The Court stated that the recent CJEU decision in Case C-470/16 North East Pylon Pressure Campaign Ltd v An Bord Pleanála[3] (‘NEPPC’) overhangs many aspects of the case and in particular the obligation to interpret national procedural law in a way which, to the fullest extent possible, is consistent with the objectives laid down in Article 9(3) and Article 9(4) of the Aarhus Convention in "certain circumstances". Murray J agreed with the High Court's decision in that case[4], that the interpretative obligation does not solely arise where rights are created by EU law but also where parts of national law impact 'fields covered by EU environmental law'[5]. Whilst he noted that the extent to which the interpretive obligation applies is not clear, as he based his conclusion on the interpretation of domestic law, he decided it was not necessary to refer any questions to the CJEU in this case.

Impact of the Supreme Court decision

For the reasons set out above, the Supreme Court allowed the Applicant's appeal, set aside the order of the COA and reinstated the order made by Simons J in 2019.

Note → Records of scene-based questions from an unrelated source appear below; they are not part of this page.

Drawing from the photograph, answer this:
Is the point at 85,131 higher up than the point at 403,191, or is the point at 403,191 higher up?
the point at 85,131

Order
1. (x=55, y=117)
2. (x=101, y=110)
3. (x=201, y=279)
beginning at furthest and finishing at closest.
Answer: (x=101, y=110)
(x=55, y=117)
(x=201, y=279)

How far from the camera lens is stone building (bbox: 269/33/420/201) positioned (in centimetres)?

This decision is hugely significant. It will be welcomed by public interest groups and individuals who are seeking to rely on special costs rules to bring challenges to decisions which relate to environmental law. It may present real challenges to developers who are seeking to progress large scale development projects including large scale residential development and the development of strategic infrastructure. The impact of this judgment will be felt across a number of industries, and stakeholders will eagerly track the effect on the volume of challenges to development over the coming months and years. Whilst the Court's conclusion was based on an interpretation of domestic law, it is evident that the Court was concerned that adopting an overly narrow interpretation of Section 50B, could undermine the Oireachtas' intention to implement the NPE rule into the Irish costs regime in compliance with the State's obligations under the Aarhus Convention.

This issue had been considered by the High Court on at least seven different occasions, and also by the CJEU. Whilst the clarity of this decision is to be welcomed, a number of other cases[6] have been appealed to the Supreme Court on a variety of issues in respect of the interpretation of section 50B including:

  • whether section 50B could apply to cases arising from a screening rather than a full Environmental Impact Assessment (EIA);
  • whether the provision was applicable where there was a full EIA but public participation grounds were not pleaded as being in issue;
  • how points that might have been (but were not) pleaded as public participation grounds should be treated; and
  • what level of ‘environmental damage’ was required before the provisions of EMPA were applicable.

It is hoped that once these matters are decided by the Supreme Court, the full extent of the application of the special costs rules will be clear.